Diariamente, assim que as portas eram abertas, lá estava Miyakawa disposto a se debruçar sobre os livros de matemática, a área de Exatas era a de sua maior afinidade. Eram horas dedicadas a desenvolver cálculos, ao mesmo tempo em que da chegada até a sua saída da unidade, o usuário fazia questão de cumprimentar a todos os servidores, desejar-lhes um bom dia de trabalho, bem como na saída, repetia o gesto de se despedir e desejar o descanso merecido.

O técnico de Gestão Pública da Biblioteca, Guilherme Yung Wing Li, atua na repartição pública há 26 anos. "Não temos como precisar se é há 15 ou 10 anos nos relacionamos com o seu Amilton , mas sua assiduidade marcou a todos e nesta quarta-feira (14), seu irmão veio nos relatar o seu falecimento. Ficamos bastante impactados, pois ele tinha uma expectativa muito grande pela reabertura da Biblioteca, ao mesmo tempo em que falava que o mais importante, de seu ponto de vista, era que cuidássemos de nossa saúde durante a pandemia e compreendia as medidas de restrição. Numa das visitas, Li fez uma foto de seu Amilton. "Ele gostou da ideia e até sorriu", alegra-se.

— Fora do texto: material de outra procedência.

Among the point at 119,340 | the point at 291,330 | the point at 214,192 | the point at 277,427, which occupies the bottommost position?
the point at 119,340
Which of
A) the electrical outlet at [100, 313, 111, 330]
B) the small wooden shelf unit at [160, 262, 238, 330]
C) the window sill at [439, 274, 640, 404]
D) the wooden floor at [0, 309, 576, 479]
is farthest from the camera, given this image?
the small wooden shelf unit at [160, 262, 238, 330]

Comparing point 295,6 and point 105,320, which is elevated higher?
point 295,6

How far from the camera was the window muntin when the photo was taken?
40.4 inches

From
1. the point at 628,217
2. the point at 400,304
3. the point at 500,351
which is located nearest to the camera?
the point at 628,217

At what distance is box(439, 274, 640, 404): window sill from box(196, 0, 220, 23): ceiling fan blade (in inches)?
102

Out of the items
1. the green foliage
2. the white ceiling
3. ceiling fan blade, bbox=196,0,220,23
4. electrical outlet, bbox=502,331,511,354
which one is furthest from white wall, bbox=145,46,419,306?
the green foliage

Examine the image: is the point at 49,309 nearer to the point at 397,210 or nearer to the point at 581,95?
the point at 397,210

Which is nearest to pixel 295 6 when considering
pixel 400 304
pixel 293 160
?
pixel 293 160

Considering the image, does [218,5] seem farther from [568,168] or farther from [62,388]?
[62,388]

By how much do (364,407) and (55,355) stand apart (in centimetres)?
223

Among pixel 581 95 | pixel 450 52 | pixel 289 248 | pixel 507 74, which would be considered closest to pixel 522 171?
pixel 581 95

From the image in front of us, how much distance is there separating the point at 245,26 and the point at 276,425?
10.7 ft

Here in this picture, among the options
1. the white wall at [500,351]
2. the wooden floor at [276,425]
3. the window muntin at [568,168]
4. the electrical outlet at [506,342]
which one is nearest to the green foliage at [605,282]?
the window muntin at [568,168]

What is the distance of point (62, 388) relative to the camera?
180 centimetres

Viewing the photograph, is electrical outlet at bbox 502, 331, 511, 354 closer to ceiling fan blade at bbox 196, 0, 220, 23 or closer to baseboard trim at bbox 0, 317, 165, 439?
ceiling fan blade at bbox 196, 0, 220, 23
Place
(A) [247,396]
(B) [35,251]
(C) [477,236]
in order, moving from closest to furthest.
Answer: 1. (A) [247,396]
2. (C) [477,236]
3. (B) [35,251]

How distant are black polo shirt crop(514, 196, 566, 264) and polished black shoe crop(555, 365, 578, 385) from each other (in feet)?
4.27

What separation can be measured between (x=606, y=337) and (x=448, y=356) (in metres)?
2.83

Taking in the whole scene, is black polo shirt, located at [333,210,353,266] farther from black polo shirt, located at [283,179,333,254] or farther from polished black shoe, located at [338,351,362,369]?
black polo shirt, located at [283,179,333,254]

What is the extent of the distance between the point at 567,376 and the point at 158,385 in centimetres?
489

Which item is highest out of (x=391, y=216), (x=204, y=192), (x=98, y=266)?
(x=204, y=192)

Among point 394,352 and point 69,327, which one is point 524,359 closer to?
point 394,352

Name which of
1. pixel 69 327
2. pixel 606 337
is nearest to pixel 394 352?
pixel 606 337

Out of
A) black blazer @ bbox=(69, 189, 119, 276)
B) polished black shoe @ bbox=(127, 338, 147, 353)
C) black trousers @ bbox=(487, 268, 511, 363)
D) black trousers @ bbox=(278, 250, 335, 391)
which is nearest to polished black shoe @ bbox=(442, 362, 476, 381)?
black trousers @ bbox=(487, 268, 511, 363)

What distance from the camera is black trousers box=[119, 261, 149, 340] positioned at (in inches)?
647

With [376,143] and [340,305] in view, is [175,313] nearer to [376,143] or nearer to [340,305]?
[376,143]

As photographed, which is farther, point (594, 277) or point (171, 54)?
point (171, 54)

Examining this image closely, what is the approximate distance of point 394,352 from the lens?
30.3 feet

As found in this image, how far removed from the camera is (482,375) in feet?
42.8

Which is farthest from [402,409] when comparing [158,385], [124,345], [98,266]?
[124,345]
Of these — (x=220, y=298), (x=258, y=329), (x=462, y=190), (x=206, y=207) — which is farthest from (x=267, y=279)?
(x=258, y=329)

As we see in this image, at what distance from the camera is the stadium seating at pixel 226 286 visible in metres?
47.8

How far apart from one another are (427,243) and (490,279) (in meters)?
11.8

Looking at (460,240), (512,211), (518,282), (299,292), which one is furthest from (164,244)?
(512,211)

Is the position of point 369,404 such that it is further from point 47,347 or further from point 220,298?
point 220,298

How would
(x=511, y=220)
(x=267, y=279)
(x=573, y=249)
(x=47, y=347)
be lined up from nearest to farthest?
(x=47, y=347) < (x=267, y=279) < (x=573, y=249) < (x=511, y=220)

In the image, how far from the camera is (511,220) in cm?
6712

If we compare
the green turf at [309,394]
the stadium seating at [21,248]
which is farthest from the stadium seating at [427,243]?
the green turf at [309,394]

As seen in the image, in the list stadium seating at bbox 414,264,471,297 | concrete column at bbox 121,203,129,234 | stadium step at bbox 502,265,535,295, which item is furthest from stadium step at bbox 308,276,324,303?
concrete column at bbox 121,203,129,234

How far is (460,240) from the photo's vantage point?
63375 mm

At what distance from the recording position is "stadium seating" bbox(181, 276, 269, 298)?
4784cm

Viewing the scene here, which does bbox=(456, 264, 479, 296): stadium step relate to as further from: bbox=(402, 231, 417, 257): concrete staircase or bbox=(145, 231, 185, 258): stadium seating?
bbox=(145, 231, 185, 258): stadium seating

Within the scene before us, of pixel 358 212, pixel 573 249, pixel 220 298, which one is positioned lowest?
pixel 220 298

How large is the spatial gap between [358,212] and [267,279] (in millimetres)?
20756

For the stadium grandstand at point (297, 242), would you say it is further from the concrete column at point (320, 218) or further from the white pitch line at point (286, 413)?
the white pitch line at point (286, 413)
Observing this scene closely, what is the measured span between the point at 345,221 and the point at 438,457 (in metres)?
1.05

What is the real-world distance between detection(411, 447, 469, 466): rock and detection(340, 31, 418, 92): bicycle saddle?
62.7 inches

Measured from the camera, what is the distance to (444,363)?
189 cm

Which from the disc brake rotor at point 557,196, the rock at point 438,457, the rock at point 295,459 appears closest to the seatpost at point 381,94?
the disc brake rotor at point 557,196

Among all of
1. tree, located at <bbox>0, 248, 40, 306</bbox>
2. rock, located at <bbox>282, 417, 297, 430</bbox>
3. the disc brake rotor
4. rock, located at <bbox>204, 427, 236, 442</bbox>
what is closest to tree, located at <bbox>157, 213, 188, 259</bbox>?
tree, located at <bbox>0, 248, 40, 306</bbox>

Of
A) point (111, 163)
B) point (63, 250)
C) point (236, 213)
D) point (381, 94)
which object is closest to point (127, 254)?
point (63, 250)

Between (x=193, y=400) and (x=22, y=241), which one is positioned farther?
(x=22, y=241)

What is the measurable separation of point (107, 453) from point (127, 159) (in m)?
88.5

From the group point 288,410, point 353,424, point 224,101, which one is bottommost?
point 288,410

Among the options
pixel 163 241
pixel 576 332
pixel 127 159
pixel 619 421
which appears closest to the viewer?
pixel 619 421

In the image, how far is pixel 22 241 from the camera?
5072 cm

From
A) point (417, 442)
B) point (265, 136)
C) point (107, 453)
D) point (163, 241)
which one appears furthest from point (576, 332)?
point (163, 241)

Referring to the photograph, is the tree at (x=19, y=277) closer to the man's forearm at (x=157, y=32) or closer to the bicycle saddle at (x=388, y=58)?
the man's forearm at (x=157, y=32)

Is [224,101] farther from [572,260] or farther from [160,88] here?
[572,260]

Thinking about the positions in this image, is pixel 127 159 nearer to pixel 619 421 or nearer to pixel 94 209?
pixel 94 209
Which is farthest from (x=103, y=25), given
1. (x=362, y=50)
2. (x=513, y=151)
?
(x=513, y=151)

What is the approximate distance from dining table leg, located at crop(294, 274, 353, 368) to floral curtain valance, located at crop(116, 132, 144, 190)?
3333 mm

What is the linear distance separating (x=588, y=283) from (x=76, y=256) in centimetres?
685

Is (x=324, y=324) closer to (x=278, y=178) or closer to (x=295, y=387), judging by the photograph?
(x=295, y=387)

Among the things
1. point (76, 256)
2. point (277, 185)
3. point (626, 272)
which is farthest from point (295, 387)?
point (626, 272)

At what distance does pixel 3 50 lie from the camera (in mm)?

Li recorda que seu Miyakawa ficava na biblioteca até umas 14 horas. "Era certamente um ritual para ele e um dia tive a curiosidade de perguntar o que faria depois e por qual motivo ele ia embora sempre no mesmo horário. Então ele me contou que ia ver "Vale A Pena Ver de Novo", à época, a novela reprisada era Senhora do Destino", relembra Li com carinho.

Amilton Yassushi Miyakawa na Biblioteca Pública Municipal: sua preferência era por livros de matemática
Amilton Yassushi Miyakawa na Biblioteca Pública Municipal: sua preferência era por livros de matemática | Foto: Guilherme Yung Wing Li/ Divulgação

Sereno, educado e interessado também em criar vínculos com os servidores, Miyakawa marcou a todos por sua presença e dedicação aos estudos. Era um modelo de leitor. De acordo com a Diretora do Sistema de Bibliotecas Públicas de Londrina, Leda Araújo, era uma relação muito saudável e, desde os tempos em que Araújo atendia na parte dos fundos, onde funcionava a Biblioteca Infantil, Miyakawa a visitava. "Sua gentileza em levar balinhas de hortelã para todos também tornou-se uma referência, assim como o seu asseio com o espaço. "Se via alguma pichação nos banheiros ou ato que ia contra os bons costumes, nos alertava, numa demonstração de extremo cuidado e amor por nossa biblioteca", expõe Araújo.

"Vai fazer muita falta", é o que todos os servidores comentam sobre sua morte repentina. Guilherme Yung Wing Li comenta que recentemente o viu na fila da 17ª Regional de Saúde para retirada de medicação. "Não entramos em detalhes com a família, sabemos que caiu no banheiro, mas não temos a informação se teve um mal estar que causou a queda e seu óbito foi no dia 1º de julho", afirma Li.

Entre algumas curiosidades sobre esse leitor tão especial há o fato de nunca ter levado um livro para sua casa. "Lia o jornal diariamente. Além disso, era um estudioso, pesquisador e muito inteligente. Conhecia sobre a história da Grécia, de Roma Antiga e amava o espaço", expõe Leda Araújo. "Éramos parte de seu convívio e sua família comentou que ela falava bastante de nós quando estava em casa. Foi uma convivência harmônica e ficamos felizes que a Biblioteca tenha essa imagem para seus frequentadores", afirma.

Biblioteca Pública Municipal: local que  Amilton Yassushi Miyakawa escolheu para seus estudos diários
Biblioteca Pública Municipal: local que Amilton Yassushi Miyakawa escolheu para seus estudos diários | Foto: Gustavo Carneiro/ Arquivo Folha 15-06-2020

Para Leda, sua figura marcou e ficará na memória de todos: "Era uma pessoa muito sábia e que gostava de compartilhar conhecimento. Um dia me perguntou como eu usava o alho. Expliquei que macerava no pilão e era um processo habitual para mim. Pois seu Amilton afirmou que eu estava fazendo do modo correto, elencou as propriedades do alho e especialmente sobre o "caldinho" formado no processo de preparar o bulbo em tempero, tão popular na culinária." Leda cita também que Amilton ficou muito satisfeito com a reforma da biblioteca e fez questão de expor sua alegria a todos. "Ele sabia o quanto lutamos por essa reforma e também não deixava passar datas comemorativas como Natal e Ano Novo", conta.